In deze zaak heeft het Gerechtshof Amsterdam op 18 december 2018 uitspraak gedaan over een schorsingsverzoek van de man in het kader van een echtscheidingsprocedure. De man had verzocht om de werking van een eerdere beschikking van de rechtbank Amsterdam van 28 maart 2018 te schorsen, waarin onder andere alimentatieverplichtingen en hypotheekverplichtingen waren vastgesteld. De man stelde dat de gronden voor de schorsing onvoldoende waren onderbouwd en dat hij in een noodtoestand zou komen als de beschikking zou worden uitgevoerd. De vrouw, verweerster in deze procedure, heeft het verzoek van de man betwist en verzocht om afwijzing van het schorsingsverzoek.

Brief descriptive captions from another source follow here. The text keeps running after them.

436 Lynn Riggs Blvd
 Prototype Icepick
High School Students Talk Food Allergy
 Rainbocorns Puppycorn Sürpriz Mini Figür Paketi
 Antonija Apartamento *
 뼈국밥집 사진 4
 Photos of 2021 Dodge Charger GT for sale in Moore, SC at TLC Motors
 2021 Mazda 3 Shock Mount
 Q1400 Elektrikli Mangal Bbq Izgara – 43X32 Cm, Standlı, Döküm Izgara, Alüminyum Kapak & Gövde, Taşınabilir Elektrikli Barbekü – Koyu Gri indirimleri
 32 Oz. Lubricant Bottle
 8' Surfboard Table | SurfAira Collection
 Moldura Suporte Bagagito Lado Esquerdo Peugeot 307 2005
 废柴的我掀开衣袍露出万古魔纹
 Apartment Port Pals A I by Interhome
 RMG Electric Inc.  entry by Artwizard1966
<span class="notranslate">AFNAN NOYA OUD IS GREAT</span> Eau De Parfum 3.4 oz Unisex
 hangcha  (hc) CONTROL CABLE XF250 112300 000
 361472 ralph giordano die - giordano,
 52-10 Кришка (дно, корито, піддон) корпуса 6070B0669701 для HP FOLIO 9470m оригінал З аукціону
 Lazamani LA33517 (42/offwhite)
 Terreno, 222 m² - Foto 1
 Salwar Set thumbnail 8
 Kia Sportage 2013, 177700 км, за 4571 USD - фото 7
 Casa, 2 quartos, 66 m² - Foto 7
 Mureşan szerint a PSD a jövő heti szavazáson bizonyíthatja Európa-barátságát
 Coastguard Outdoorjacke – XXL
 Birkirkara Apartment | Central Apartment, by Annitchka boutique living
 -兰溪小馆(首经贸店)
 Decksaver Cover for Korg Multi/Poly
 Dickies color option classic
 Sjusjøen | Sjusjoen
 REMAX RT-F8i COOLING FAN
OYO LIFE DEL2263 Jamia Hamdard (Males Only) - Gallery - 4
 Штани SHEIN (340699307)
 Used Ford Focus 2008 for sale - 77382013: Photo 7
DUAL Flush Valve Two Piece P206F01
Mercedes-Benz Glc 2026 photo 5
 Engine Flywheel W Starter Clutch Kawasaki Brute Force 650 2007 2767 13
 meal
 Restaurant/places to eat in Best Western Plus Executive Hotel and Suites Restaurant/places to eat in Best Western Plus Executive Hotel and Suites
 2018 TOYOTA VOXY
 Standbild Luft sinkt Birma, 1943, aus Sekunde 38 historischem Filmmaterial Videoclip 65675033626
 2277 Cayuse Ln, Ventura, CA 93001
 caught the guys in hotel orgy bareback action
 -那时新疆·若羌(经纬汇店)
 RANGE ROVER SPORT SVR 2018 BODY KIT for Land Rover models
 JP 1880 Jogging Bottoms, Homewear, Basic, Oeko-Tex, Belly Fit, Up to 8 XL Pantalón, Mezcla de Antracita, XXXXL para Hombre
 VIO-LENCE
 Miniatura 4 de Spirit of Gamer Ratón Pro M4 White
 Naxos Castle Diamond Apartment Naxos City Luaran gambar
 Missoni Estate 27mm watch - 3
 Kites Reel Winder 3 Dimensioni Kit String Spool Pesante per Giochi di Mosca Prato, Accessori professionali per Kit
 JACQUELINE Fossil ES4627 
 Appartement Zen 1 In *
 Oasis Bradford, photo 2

Het hof overwoog dat voor schorsing van de werking van de beschikking slechts plaats is indien de tenuitvoerlegging misbruik van executiebevoegdheid oplevert. Het hof concludeerde dat de man onvoldoende had onderbouwd dat er sprake was van een juridische of feitelijke misslag in de eerdere beschikking. De enkele verwijzing naar zijn grieven en stellingen in hoger beroep was niet voldoende. Het hof oordeelde dat de vrouw een legitiem belang had bij de uitvoering van de alimentatie- en hypotheekverplichtingen, en dat de man niet had aangetoond dat hij in een noodtoestand zou komen door de uitvoering van de beschikking.
Uiteindelijk heeft het hof het schorsingsverzoek van de man afgewezen en bepaald dat iedere partij de eigen kosten draagt. Deze beslissing is openbaar uitgesproken door de voorzitter van het hof, met de betrokken rechters en griffier aanwezig.